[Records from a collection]
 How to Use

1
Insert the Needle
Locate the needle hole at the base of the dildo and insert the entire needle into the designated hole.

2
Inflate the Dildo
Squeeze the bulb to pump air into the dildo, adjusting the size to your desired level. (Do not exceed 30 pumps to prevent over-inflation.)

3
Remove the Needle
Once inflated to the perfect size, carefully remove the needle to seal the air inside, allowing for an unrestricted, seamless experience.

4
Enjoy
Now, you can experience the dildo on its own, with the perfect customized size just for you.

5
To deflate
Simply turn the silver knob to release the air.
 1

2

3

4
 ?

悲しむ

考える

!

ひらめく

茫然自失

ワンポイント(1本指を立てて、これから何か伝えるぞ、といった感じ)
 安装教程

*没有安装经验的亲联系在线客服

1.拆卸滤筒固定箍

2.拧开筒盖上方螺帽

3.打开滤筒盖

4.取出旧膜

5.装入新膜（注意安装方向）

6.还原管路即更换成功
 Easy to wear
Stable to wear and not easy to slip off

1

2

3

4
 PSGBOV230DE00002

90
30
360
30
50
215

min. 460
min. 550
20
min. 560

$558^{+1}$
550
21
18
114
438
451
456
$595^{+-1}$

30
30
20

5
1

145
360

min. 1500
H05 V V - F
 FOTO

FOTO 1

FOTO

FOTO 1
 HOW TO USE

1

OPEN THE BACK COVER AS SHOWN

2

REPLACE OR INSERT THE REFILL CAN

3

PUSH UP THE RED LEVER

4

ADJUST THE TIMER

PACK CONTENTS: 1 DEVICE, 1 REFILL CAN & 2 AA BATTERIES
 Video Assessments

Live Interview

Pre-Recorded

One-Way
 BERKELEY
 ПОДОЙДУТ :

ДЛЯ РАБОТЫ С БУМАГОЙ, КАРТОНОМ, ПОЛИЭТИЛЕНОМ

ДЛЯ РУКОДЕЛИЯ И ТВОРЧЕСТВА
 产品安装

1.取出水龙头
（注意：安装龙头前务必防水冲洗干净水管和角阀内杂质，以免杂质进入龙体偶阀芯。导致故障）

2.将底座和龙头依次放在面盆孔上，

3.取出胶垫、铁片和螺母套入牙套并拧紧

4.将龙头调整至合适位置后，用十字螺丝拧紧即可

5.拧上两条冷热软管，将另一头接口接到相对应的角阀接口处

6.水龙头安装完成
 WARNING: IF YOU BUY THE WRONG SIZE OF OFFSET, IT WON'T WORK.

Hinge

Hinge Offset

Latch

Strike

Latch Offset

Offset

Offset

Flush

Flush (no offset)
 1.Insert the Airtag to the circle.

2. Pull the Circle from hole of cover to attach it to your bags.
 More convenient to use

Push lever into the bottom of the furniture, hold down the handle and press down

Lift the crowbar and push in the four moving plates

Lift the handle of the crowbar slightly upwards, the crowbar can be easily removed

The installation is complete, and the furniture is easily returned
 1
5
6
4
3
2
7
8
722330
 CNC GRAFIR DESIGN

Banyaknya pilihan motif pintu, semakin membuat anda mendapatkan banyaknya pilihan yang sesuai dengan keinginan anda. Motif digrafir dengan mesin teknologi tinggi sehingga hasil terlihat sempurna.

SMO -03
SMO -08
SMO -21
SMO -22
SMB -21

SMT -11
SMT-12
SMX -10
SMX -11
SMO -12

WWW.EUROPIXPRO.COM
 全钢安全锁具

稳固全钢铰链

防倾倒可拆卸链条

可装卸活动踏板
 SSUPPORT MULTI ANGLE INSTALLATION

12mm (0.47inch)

**YOUR TASK**
Repeat each line above exactly as it stands.

**ANSWER TO THIS PROBLEM**
 How to Use

1
Insert the Needle
Locate the needle hole at the base of the dildo and insert the entire needle into the designated hole.

2
Inflate the Dildo
Squeeze the bulb to pump air into the dildo, adjusting the size to your desired level. (Do not exceed 30 pumps to prevent over-inflation.)

3
Remove the Needle
Once inflated to the perfect size, carefully remove the needle to seal the air inside, allowing for an unrestricted, seamless experience.

4
Enjoy
Now, you can experience the dildo on its own, with the perfect customized size just for you.

5
To deflate
Simply turn the silver knob to release the air.
 1

2

3

4
 ?

悲しむ

考える

!

ひらめく

茫然自失

ワンポイント(1本指を立てて、これから何か伝えるぞ、といった感じ)
 安装教程

*没有安装经验的亲联系在线客服

1.拆卸滤筒固定箍

2.拧开筒盖上方螺帽

3.打开滤筒盖

4.取出旧膜

5.装入新膜（注意安装方向）

6.还原管路即更换成功
 Easy to wear
Stable to wear and not easy to slip off

1

2

3

4
 PSGBOV230DE00002

90
30
360
30
50
215

min. 460
min. 550
20
min. 560

$558^{+1}$
550
21
18
114
438
451
456
$595^{+-1}$

30
30
20

5
1

145
360

min. 1500
H05 V V - F
 FOTO

FOTO 1

FOTO

FOTO 1
 HOW TO USE

1

OPEN THE BACK COVER AS SHOWN

2

REPLACE OR INSERT THE REFILL CAN

3

PUSH UP THE RED LEVER

4

ADJUST THE TIMER

PACK CONTENTS: 1 DEVICE, 1 REFILL CAN & 2 AA BATTERIES
 Video Assessments

Live Interview

Pre-Recorded

One-Way
 BERKELEY
 ПОДОЙДУТ :

ДЛЯ РАБОТЫ С БУМАГОЙ, КАРТОНОМ, ПОЛИЭТИЛЕНОМ

ДЛЯ РУКОДЕЛИЯ И ТВОРЧЕСТВА
 产品安装

1.取出水龙头
（注意：安装龙头前务必防水冲洗干净水管和角阀内杂质，以免杂质进入龙体偶阀芯。导致故障）

2.将底座和龙头依次放在面盆孔上，

3.取出胶垫、铁片和螺母套入牙套并拧紧

4.将龙头调整至合适位置后，用十字螺丝拧紧即可

5.拧上两条冷热软管，将另一头接口接到相对应的角阀接口处

6.水龙头安装完成
 WARNING: IF YOU BUY THE WRONG SIZE OF OFFSET, IT WON'T WORK.

Hinge

Hinge Offset

Latch

Strike

Latch Offset

Offset

Offset

Flush

Flush (no offset)
 1.Insert the Airtag to the circle.

2. Pull the Circle from hole of cover to attach it to your bags.
 More convenient to use

Push lever into the bottom of the furniture, hold down the handle and press down

Lift the crowbar and push in the four moving plates

Lift the handle of the crowbar slightly upwards, the crowbar can be easily removed

The installation is complete, and the furniture is easily returned
 1
5
6
4
3
2
7
8
722330
 CNC GRAFIR DESIGN

Banyaknya pilihan motif pintu, semakin membuat anda mendapatkan banyaknya pilihan yang sesuai dengan keinginan anda. Motif digrafir dengan mesin teknologi tinggi sehingga hasil terlihat sempurna.

SMO -03
SMO -08
SMO -21
SMO -22
SMB -21

SMT -11
SMT-12
SMX -10
SMX -11
SMO -12

WWW.EUROPIXPRO.COM
 全钢安全锁具

稳固全钢铰链

防倾倒可拆卸链条

可装卸活动踏板
 SSUPPORT MULTI ANGLE INSTALLATION

12mm (0.47inch)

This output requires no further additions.